Sunday, August 27, 2017

Holding Hands

Corymbia tessellaris
Here is an interesting photo, of two young carbeen trees.

Apparently their branches rubbed together while small, and have joined together. The joint is almost imperceptible.
They look like two separate trees, but I wonder if they really are.
For trees to grow together, I think their genetic material would have to be similar, if not the same. As you can see, these trees are on either side of a path (in a reserve at Rosslyn Bay). There is a possibility that they are both suckers from the roots of an old tree which might have been removed.
Does anyone esle have experience of trees which have joined themselves together, like this?


Brett R said...

Hi. Concerning the self-grafting of your Moreton Bay Ash trees, my experience is that trees do this commonly at the trunk but not so much at the leaves.
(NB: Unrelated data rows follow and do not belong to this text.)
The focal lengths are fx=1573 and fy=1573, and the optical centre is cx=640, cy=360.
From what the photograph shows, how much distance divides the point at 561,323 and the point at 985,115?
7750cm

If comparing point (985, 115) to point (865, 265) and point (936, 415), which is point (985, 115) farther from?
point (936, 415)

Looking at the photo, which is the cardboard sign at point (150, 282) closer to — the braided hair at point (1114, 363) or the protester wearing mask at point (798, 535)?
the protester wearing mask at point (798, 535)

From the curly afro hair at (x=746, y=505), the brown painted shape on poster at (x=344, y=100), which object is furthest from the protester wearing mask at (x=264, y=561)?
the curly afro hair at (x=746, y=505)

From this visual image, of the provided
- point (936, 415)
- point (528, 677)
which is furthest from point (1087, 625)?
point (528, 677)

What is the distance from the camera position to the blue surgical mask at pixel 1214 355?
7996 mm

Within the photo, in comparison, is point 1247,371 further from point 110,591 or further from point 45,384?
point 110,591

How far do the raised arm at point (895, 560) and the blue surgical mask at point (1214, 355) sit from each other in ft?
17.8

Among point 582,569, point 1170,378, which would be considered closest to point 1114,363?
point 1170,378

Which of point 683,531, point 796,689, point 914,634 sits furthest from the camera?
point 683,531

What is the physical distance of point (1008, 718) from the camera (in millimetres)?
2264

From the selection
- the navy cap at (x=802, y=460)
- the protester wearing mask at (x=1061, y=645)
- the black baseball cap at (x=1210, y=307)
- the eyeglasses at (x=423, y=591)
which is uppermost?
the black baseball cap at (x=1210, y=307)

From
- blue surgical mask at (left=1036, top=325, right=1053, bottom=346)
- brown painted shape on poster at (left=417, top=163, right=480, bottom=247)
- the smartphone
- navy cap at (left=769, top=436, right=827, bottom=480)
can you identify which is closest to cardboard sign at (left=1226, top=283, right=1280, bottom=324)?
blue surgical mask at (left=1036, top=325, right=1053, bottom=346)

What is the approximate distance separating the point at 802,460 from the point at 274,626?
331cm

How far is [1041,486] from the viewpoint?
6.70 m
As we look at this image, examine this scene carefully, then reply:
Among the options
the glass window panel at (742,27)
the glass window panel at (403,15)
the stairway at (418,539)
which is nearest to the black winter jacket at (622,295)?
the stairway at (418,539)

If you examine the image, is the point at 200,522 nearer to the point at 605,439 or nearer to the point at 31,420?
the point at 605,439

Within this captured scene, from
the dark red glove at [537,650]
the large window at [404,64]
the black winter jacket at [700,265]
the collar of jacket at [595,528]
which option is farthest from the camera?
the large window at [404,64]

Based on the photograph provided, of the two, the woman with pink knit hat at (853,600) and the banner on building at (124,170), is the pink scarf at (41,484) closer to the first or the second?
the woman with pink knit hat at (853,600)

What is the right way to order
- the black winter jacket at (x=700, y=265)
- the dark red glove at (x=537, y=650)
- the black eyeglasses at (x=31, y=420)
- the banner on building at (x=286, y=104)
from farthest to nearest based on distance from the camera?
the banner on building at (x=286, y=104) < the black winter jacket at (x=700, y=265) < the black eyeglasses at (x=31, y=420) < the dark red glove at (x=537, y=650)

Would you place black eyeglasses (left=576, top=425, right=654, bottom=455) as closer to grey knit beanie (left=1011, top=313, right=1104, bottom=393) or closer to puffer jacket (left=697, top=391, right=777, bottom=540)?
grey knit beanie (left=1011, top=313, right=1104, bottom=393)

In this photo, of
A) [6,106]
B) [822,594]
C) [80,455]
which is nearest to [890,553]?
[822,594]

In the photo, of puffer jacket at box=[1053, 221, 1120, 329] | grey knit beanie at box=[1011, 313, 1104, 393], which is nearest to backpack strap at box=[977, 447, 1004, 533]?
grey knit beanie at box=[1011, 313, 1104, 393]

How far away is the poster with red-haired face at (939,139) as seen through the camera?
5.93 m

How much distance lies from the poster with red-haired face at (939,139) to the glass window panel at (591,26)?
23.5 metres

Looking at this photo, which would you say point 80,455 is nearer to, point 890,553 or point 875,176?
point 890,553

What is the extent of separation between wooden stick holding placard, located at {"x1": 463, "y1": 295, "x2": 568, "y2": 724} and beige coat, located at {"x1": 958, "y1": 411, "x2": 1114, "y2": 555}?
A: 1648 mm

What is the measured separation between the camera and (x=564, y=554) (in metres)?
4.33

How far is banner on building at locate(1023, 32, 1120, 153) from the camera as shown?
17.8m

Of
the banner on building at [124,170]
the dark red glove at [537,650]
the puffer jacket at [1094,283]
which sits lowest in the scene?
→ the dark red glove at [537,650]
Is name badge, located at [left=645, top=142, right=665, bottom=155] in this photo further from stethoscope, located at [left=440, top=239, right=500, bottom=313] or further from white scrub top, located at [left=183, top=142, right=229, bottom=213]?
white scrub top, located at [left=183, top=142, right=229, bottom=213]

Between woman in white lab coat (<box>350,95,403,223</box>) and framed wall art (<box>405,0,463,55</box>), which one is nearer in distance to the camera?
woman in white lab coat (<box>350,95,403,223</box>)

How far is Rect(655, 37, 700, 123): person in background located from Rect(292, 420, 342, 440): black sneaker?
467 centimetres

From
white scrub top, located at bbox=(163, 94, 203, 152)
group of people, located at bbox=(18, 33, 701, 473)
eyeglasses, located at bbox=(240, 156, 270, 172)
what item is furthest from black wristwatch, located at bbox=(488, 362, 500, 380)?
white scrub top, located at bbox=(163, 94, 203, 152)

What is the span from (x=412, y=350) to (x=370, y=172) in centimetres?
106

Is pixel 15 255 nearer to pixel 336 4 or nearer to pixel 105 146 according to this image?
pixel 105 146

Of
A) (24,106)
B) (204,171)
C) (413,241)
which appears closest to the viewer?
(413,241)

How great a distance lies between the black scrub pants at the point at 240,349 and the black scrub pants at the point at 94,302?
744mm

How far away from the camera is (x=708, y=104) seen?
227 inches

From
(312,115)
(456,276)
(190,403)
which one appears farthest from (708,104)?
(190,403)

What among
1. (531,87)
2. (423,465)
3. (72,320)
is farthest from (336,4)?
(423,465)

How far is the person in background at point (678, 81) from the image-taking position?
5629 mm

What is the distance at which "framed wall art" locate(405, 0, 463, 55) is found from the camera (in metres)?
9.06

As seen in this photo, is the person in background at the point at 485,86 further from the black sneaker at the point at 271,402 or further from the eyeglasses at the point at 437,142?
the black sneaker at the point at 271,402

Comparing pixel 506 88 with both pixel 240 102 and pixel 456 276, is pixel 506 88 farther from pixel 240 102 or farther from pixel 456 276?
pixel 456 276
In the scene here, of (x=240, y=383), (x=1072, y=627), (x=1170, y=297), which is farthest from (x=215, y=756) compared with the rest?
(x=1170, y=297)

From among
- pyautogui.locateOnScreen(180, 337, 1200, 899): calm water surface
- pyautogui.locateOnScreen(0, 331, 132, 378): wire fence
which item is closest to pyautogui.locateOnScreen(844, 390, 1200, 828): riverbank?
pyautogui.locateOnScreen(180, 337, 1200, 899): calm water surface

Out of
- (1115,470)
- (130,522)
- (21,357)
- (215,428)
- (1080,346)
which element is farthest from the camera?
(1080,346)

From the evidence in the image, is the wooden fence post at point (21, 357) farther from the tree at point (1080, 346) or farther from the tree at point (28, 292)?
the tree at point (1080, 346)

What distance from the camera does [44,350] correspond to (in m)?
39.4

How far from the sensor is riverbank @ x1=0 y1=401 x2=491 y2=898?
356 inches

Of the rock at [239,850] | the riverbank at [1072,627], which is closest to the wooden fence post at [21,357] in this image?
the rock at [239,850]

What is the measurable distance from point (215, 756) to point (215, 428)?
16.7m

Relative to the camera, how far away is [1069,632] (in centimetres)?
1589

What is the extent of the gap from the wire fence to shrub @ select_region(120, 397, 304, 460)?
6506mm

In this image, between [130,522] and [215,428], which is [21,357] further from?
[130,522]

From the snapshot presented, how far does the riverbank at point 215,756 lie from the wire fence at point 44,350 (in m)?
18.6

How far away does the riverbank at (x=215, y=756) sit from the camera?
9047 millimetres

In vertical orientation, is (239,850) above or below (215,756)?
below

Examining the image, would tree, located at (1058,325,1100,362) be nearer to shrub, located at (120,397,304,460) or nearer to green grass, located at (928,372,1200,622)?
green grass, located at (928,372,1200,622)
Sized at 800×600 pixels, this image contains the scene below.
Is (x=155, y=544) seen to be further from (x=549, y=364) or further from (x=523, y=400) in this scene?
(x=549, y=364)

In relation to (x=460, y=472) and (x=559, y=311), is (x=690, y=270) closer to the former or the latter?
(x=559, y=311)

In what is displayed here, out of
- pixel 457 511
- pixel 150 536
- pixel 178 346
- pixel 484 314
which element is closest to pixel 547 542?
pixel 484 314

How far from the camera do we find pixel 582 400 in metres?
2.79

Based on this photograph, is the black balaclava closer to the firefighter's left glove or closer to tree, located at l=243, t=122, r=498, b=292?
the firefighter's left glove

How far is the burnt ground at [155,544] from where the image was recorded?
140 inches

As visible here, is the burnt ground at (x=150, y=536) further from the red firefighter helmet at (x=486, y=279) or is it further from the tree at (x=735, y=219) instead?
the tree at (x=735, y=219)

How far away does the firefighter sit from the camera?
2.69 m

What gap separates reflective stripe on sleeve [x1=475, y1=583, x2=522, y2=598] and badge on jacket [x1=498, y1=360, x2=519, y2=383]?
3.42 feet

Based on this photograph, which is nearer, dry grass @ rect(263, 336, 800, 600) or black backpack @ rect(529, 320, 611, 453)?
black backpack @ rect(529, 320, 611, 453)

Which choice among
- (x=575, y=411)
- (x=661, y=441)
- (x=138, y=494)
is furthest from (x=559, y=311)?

I've heard, but not seen any real evidence that root grafting is very common among Eucalyptus, Lophostemon and other related myrtles.
Concerning the genetic similarity of the trees. There might be a considerable difference, given that cross-species grafting is easy in many plant families including Myrtaceae. Consider the Rutaceae. I recently saw fruit from mandarins, lemons, oranges and more grafted onto a pomelo tree. The fruit and just one cm of stem (no leaves) were grafted onto the host.

Patricia Gardner said...

Hello Brett.
Thank you for your post, and the light you have shed on the subject.
My apologies for my slow reply. I have been away from home, and without access to my comments file, so am only now in a position to respond. However I assure you that your comments are welcome, and I know that other readers look at the comments as well as my articles.